SOURCE DOCUMENT:
══════

I've attempted to clean the code further as well as label everything more clearly.
I got rid of the ULmap at the moment as it still won't compile.
I also attempted to use a fucntion in start mode to get rid of all the clutter. I don't know if I implemented it correctly. Please let me know. Thanks
//--- NEWMAN180 1/4/11
//------------------------------------------------------------------------
#include <LiquidCrystal.h>
volatile unsigned int revPeriod; // Rotation Time
volatile unsigned long prevTDCtime; // Previous time Hall Sensor Picked up
volatile unsigned long TDCtime; // Current TDC Time
volatile unsigned long nextTDC; // Predicted next TDC Time
volatile unsigned long rpm; // Used to calculate RPM
volatile unsigned int crankAngle; // Crankshaft Angle out of 360 degrees
unsigned int a; // first crank angle of 180
unsigned int a1; // second crank angle of 180
unsigned int b; // first crank angle of 360
unsigned int b1; // second crank angle of 360
boolean TDCinterrupt1 = false; // States very first interrupt is ignored
const int timingPin = 14; // Timing Button Assignment
const int maintbuttonPin = 15; // Maint Button Assignment
const int pushstartPin = 16; // Push Start Button Assignment
int pushstartState = 0; // Push Start Button State
int maintbuttonState = 0; // Maint Button State
int buttonstate = 0; // Used to count button pushes for Timing
int buttonpushcounter = 0;
int lastbuttonstate = 0;
int start; // Used when declaring Start Mode Function
int timing; // Used when declaring Timing Mode Function
int maint; // Used when declaring Maint Mode Function
const int V17Pin = 9; // Valves 1 and 7 assigned to Pin 3 Intake
const int V35Pin = 11; // Valves 3 and 5 assigned to Pin 4 Intake
const int V28Pin = 10; // Valves 2 and 8 assigned to Pin 5 Exhaust
const int V46Pin = 12; // Valves 4 and 6 assigned to Pin 6 Exhaust
LiquidCrystal lcd (8,7,6,5,4,3);
void setup()

══════

RECORDS:

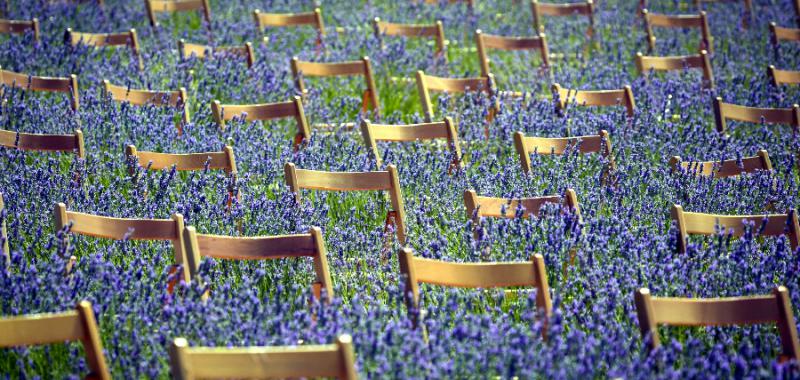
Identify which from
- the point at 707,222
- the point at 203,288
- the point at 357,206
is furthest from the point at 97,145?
the point at 707,222

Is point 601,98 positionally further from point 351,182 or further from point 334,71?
point 351,182

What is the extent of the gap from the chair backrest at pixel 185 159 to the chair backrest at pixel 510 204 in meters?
1.14

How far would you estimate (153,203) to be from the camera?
397 centimetres

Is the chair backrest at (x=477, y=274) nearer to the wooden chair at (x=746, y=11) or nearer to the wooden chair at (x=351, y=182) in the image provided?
the wooden chair at (x=351, y=182)

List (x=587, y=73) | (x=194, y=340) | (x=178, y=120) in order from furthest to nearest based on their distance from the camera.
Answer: (x=587, y=73) → (x=178, y=120) → (x=194, y=340)

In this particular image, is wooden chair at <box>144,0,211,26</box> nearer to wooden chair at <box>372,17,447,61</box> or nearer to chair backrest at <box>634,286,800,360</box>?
wooden chair at <box>372,17,447,61</box>

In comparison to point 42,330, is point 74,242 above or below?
below

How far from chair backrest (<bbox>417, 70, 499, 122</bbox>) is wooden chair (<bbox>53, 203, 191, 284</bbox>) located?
8.34 feet

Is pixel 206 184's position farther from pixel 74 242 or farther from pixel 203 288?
pixel 203 288

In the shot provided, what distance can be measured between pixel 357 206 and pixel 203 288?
1.60m

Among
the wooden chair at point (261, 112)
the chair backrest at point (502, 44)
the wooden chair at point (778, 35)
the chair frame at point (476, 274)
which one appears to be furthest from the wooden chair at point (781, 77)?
the chair frame at point (476, 274)

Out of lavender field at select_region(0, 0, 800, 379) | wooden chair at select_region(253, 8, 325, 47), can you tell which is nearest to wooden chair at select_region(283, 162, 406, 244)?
lavender field at select_region(0, 0, 800, 379)

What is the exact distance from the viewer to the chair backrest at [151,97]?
17.0 feet

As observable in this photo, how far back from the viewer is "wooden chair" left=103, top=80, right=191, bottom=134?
5191 mm
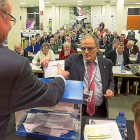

══════

According to the forum post, why was the ULmap taken out of the code? Answer from the forum post alone, not from the listing.

It still won't compile.